The Mozambican non-governmental organisation (NGO) Centro de Integridade Pública (CIP) considers it urgent that the State cuts personnel-related expenses, revealing that these have grown 63% in five years, which may constitute a risk to public finances.
“It is important and urgent to reduce expenditure, mainly on personnel and pensions, as these may constitute a risk to public finances,” reads the analysis made by CIP, of the Administrative Court (TA) report on the General State Account for 2021.
Personnel expenses “have been increasing year after year”, with from 2020 to 2021 growing from 124.4 billion meticais to 139.2 billion meticais, a variation of 12%, the organisation notes.
“The situation becomes increasingly critical when one analyses the evolution of this expenditure from 2017 to 2021″, with an increase of about 63%. In 2017, the expenditure was 85.1 billion meticais.

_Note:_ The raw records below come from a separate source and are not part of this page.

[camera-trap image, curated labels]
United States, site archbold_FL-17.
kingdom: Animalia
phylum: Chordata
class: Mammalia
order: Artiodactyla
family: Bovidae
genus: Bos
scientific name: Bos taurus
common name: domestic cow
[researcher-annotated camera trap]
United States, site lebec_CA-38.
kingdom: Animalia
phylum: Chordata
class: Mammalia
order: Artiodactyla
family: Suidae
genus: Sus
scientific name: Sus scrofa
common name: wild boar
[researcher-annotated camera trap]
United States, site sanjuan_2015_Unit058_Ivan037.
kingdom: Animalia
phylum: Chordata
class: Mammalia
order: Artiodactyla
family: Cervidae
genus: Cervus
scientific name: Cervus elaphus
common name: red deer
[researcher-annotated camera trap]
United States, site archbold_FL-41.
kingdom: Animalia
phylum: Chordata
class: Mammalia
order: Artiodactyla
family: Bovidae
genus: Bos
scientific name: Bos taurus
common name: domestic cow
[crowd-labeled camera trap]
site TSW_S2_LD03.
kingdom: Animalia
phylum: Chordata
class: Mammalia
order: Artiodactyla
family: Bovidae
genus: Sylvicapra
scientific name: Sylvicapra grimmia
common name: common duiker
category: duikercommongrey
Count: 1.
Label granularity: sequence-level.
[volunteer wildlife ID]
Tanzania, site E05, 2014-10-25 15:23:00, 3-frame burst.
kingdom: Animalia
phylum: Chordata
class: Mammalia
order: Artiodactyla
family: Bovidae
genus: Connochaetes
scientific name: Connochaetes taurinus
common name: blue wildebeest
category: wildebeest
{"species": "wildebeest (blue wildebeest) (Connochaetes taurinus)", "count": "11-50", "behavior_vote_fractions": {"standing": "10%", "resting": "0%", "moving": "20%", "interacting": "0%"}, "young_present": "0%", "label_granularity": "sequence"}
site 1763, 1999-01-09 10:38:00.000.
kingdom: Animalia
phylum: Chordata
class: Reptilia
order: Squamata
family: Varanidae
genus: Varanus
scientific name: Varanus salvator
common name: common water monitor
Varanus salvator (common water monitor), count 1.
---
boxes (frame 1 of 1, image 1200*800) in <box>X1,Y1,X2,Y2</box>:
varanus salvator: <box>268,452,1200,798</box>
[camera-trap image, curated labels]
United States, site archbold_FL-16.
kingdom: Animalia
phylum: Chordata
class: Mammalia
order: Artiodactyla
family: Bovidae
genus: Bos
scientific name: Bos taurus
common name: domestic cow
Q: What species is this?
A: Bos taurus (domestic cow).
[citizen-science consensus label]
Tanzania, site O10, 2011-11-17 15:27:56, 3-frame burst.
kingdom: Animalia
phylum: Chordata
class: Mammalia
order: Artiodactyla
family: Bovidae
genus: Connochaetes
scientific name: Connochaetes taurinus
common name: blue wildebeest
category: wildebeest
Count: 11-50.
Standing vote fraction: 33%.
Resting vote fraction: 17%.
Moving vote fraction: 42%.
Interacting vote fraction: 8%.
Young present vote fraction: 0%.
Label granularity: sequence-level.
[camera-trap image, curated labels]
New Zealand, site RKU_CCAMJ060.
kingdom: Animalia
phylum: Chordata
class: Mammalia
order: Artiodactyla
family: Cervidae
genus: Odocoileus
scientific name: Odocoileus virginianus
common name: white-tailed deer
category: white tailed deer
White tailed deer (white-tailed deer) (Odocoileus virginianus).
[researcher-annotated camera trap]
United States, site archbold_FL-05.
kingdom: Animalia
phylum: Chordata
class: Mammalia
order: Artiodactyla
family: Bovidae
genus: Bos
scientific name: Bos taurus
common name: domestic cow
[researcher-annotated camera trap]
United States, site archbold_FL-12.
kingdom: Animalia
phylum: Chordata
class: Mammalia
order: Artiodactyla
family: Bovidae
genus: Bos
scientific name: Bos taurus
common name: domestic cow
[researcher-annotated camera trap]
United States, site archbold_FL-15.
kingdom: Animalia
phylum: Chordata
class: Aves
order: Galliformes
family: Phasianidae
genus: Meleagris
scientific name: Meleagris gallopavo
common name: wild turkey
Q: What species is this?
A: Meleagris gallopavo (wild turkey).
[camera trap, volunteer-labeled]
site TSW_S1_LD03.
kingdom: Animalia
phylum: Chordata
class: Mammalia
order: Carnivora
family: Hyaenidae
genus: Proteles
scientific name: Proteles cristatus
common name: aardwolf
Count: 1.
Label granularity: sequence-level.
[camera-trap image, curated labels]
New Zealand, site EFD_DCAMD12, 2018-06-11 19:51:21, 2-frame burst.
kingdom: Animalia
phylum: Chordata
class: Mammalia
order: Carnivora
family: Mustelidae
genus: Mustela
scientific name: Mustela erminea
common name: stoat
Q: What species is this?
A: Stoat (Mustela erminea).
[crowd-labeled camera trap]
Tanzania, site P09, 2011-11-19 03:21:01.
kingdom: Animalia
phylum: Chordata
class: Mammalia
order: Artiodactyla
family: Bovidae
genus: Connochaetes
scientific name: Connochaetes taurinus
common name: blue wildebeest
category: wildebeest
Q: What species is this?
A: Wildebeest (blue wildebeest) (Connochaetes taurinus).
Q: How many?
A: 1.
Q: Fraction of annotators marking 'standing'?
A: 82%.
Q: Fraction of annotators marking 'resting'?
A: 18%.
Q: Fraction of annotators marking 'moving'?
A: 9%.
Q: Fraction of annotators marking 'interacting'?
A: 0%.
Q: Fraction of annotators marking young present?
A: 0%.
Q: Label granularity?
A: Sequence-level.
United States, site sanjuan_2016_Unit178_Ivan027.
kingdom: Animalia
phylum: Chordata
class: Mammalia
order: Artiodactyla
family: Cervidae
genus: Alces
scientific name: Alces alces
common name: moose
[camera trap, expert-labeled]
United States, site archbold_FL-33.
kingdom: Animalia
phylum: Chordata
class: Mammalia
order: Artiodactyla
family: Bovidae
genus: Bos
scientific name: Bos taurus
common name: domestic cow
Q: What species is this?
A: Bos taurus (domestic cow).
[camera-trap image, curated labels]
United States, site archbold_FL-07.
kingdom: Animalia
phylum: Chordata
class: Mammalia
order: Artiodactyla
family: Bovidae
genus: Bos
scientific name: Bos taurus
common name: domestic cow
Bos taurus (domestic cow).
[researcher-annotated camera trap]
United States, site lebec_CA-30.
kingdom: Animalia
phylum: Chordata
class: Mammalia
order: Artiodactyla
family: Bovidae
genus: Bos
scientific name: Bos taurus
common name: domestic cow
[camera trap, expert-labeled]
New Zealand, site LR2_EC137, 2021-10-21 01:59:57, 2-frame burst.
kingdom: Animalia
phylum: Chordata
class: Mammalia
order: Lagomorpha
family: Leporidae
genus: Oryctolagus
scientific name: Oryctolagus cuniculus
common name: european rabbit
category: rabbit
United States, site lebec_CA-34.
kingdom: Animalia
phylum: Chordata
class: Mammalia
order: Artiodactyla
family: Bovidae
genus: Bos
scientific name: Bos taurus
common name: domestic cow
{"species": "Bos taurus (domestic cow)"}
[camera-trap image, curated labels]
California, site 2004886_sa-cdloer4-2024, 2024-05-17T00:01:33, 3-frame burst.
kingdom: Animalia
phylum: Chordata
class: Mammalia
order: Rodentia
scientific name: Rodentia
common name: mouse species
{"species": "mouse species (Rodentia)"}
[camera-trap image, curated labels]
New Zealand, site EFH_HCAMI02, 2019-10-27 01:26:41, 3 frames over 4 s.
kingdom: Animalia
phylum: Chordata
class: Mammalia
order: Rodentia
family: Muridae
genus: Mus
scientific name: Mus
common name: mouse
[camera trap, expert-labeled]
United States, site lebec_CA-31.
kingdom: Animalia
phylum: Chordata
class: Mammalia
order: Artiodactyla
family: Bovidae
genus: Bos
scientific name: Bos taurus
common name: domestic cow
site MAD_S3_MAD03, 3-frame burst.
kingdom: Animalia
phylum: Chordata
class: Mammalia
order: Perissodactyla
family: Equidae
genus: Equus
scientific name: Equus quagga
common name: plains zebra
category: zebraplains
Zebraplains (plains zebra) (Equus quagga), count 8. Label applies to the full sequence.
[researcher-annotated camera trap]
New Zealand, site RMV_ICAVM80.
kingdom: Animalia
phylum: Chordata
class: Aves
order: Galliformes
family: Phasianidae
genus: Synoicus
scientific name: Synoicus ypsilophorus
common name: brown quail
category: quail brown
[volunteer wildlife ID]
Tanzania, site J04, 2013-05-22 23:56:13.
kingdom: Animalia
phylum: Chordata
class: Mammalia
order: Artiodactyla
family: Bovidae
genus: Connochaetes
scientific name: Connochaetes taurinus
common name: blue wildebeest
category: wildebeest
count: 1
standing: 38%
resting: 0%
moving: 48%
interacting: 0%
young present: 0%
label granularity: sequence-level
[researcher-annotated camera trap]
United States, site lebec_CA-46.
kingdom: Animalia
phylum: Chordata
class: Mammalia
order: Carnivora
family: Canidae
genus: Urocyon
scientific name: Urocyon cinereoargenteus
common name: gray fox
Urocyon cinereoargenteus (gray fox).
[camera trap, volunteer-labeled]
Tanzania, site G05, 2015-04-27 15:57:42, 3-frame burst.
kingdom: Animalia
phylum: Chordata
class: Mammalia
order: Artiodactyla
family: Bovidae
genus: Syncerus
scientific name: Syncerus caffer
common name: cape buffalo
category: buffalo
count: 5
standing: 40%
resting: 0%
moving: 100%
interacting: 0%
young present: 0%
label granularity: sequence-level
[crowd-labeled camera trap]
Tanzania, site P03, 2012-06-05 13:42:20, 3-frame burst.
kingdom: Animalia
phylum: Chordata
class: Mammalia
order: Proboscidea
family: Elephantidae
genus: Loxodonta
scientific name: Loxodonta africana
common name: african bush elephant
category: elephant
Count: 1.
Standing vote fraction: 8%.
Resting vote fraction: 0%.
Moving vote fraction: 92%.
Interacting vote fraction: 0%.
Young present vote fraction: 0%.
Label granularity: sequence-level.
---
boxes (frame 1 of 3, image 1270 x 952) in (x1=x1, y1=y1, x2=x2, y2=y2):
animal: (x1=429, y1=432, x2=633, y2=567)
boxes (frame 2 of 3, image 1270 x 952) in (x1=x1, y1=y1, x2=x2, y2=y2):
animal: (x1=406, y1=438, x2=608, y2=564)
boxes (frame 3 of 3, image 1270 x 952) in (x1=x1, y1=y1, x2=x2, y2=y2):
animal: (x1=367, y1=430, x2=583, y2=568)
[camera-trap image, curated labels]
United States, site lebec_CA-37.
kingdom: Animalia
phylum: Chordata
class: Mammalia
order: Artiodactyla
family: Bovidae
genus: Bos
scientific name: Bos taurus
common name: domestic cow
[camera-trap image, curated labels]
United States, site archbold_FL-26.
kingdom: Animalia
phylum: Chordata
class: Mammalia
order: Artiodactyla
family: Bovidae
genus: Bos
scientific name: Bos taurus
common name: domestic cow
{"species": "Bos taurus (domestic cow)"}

Despite attempts, the CIP states in the analysis that it was unable to obtain detailed information about this growth in expenditure, a complaint about the lack of data that is made about several other points in the State accounts.
The analysis takes on new meaning given that the Government has made a commitment this year to the International Monetary Fund (IMF) to reduce the civil service wage bill to levels equal to neighbouring countries.
“It is important and urgent to reduce spending, mainly on staff and pensions, as these can pose a risk to public finances”
The commitment is part of the memorandum that underpins the IMF’s financial aid programme to Mozambique of $470 million by 2025.
“The weight of the figures audited by the TA, on personnel and other transfers, justifies having details on the destination given to the money,” argues the CIP.
“The execution of expenditure on personnel and current transfers has a weight of 70.3% of total current expenditure. As such, a separate and detailed analysis of these two components is important and urgent,” notes the organisation.
Still on the subject of 2021 expenses, the CIP highlights the “urgent” need for “clarification and publication of all expenses incurred with the training of agricultural extension workers”, in view of reports of irregularities in contracts and lack of payments.
There is still a risk to the State’s accounts, it adds, because, “as in previous years, a considerable part of investment expenses financed with external funds was not executed through the Treasury Single Account. This fact not only violates the law, but also represents a risk in the control of public funds,” the NGO said.
In general, the TA report on the 2021 accounts, like previous reports, highlights the existence of a “deficient internal control system”, mainly at the central level, concludes the CIP.